■ Tasks and exercises
1/ Translate this sentence from the balanced scorecard flashcards into Spanish: "The internal business perspective captures the things which an organization must do well internally, if it is to attain its strategic goals."
2/ Repeat word for word the passage of the balanced scorecard flashcards that begins at the words "Balanced Scorecard Flashcards" and stops after "an organization’s strategy.".

* BEGIN Quoted text *

Balanced Scorecard Flashcards
Define Strategy
A strategy is some form of grand scheme or plan which sets out a vision or aim for where an organization wants to be in the longer term. Being strategic is the ongoing process of endeavouring to achieve an organization’s strategy.
Define Acting strategically
- establishing the aims and goals of an organization,
- planning and making decisions on how to achieve such aims,
- monitor performance against the
- aims along the way and take action when necessary to ensure realignment to these aims
Define Strategic Management Accounting
a term that has been assigned previously by some commentators to describe an amalgam of management accounting tools and techniques which inform management decisions and assist managers to design, manage and steer their organization in the direction of strategic intent
BSC Philosophy
creating strategic focus by translating an organization’s vision into operational objectives and performance measures covering four perspectives:
(1) the financial perspective,
(2) the customer perspective,
(3) the internal business perspective and
(4) the learning and growth perspective
For each of the four perspectives, an organization is encouraged to identify the main….?
I. objectives
II. then associated performance measures,
III. targets and
IV. initiatives which aim to increase the chances of reaching such objectives, measures and targets
Financial Perspective
financial performance objectives of an
organization, resulting from its strategy; it also conveys any financial impact from expected outcomes in the three other perspectives – a barometer of financial success
Typical measures include ROI, RI and EVATM
Other objectives include revenue, growth, cost reduction and asset utilisation
Customer Perspective
The customer perspective of a balanced scorecard focuses on organisation's markets and customers. There will be an ‘integration’ between elements of this perspective and any revenues-related elements of the financial perspective. Typical generic measures include: 1. Market share 2. Customer retention and loyalty 3. Customer acquisition 4. Customer satisfaction 5. Customer profitability
Internal Business Perspective
The internal business perspective captures the things which an organization must do well internally, if it is to attain its strategic goals. In deciding which aspects to incorporate into the balanced scorecard, an organization should try to identify those internal processes which will improve the opportunity for positive results being reflected in the customer and financial perspectives.
• Typical innovation measures include:
1. Percentage of sales from new products.
2. New product introduction versus competitors.
3. Product development break-even time.
• Typical operation process measures include:
Cycle time; Quality; Activity and process costs;
Post-sales service processes.
Learning and Growth Perspective
Focuses an organization and its employees on continual learning and its resource capabilities.
The main goal is ensuring that organizations continue to invest in their infrastructure (that is, people, systems and procedures) so as to nurture and maintain its ability to reach the objectives of the three other perspectives.
•Focuses on the infrastructure that the business must build to create long-term growth and improvement.
•Three principal categories identified:
1. Employee capabilities
2. Information system capabilities
3. Motivation, empowerment and alignment
Cause-Effect Relationship
key assumption that cause-and-effect relationships exist through and between the four different perspectives, ultimately impacting on the financial perspective. A cause-and-effect relationship defines where a particular outcome has occurred, due to some other happening. Organizations need to identify cause-and-effect relations
between things that the organization can do, and beneficial outcomes as a result of such actions. It is important for an organization to recognize and incorporate such cause-and-effect relationships when designing a balanced scorecard to strengthen the integrative nature of the tool which is designed.

* END Quoted text *
* BEGIN Supplied entries *

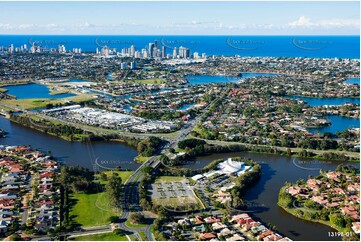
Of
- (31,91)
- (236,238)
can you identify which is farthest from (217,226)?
(31,91)

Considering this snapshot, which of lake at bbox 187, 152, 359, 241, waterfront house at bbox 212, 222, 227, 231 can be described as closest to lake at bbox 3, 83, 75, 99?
lake at bbox 187, 152, 359, 241

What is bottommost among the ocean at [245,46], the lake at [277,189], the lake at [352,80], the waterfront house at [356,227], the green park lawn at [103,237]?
the green park lawn at [103,237]

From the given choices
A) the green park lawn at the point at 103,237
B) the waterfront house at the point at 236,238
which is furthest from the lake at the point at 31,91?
the waterfront house at the point at 236,238

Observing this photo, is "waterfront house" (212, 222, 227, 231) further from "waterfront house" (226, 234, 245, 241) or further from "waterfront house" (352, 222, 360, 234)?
"waterfront house" (352, 222, 360, 234)

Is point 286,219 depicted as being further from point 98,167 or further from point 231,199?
point 98,167

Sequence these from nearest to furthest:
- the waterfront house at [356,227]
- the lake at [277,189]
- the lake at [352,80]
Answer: the waterfront house at [356,227], the lake at [277,189], the lake at [352,80]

* END Supplied entries *

■ Results of the exercise
1/ La perspectiva interna del negocio recoge aquello que una organización debe hacer bien internamente si quiere alcanzar sus metas estratégicas.

2/
Balanced Scorecard Flashcards
Define Strategy
A strategy is some form of grand scheme or plan which sets out a vision or aim for where an organization wants to be in the longer term. Being strategic is the ongoing process of endeavouring to achieve an organization’s strategy.